WHAT TO PRODUCE: Pull out every line of the entries below that contains the word "located", treating capitalization as significant.

EXCERPTED DATA:
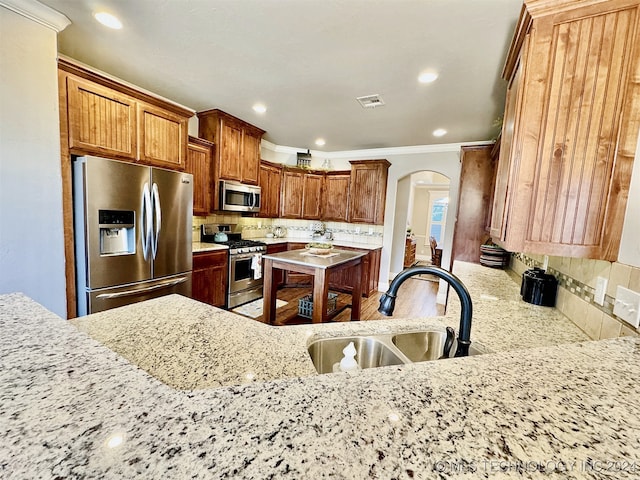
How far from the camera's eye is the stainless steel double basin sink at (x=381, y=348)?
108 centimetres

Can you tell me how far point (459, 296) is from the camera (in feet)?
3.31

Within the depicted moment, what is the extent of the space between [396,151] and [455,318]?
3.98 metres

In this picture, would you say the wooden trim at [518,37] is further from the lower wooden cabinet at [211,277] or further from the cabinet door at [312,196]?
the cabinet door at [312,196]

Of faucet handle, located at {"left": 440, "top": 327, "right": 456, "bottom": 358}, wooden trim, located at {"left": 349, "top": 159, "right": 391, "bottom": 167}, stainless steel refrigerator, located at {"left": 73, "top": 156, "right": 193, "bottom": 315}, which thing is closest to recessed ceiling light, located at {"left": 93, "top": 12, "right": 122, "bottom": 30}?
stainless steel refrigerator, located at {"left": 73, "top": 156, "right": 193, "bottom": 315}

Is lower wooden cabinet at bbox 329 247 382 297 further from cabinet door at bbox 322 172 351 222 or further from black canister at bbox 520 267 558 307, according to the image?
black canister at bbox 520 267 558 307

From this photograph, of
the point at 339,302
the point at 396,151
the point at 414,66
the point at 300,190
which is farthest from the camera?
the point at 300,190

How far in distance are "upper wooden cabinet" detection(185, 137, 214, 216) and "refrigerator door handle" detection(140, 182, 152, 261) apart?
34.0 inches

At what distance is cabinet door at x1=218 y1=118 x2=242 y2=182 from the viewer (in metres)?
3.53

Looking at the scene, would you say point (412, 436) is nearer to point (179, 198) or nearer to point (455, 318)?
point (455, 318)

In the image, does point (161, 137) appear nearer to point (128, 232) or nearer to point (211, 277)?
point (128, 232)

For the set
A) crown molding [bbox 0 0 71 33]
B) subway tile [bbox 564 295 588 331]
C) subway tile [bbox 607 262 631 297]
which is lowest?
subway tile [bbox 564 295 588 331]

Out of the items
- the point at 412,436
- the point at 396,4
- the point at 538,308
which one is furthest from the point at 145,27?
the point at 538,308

==

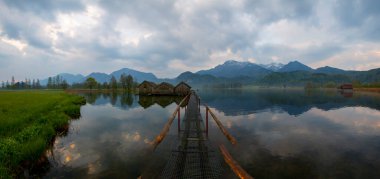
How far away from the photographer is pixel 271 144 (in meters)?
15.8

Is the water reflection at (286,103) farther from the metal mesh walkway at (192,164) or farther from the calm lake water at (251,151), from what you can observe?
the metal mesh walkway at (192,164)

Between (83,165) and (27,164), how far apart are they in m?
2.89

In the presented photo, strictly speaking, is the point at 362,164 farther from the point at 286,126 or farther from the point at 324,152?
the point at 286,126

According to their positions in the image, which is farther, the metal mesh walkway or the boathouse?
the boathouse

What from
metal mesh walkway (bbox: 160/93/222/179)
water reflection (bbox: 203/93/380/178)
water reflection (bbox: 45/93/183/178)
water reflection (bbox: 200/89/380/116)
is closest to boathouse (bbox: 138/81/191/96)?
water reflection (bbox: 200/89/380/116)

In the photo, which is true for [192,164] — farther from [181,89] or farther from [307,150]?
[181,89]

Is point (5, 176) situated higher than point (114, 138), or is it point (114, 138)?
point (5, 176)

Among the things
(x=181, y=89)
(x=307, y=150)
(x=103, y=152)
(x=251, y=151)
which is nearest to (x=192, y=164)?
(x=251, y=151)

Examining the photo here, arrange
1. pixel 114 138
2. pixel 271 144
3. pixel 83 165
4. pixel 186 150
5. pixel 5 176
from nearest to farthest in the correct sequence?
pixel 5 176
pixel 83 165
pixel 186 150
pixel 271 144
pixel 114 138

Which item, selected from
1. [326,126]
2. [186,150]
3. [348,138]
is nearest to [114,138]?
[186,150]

FINAL RESULT:
Of faucet handle, located at {"left": 440, "top": 327, "right": 456, "bottom": 358}, wooden trim, located at {"left": 349, "top": 159, "right": 391, "bottom": 167}, stainless steel refrigerator, located at {"left": 73, "top": 156, "right": 193, "bottom": 315}, which thing is closest to recessed ceiling light, located at {"left": 93, "top": 12, "right": 122, "bottom": 30}?
stainless steel refrigerator, located at {"left": 73, "top": 156, "right": 193, "bottom": 315}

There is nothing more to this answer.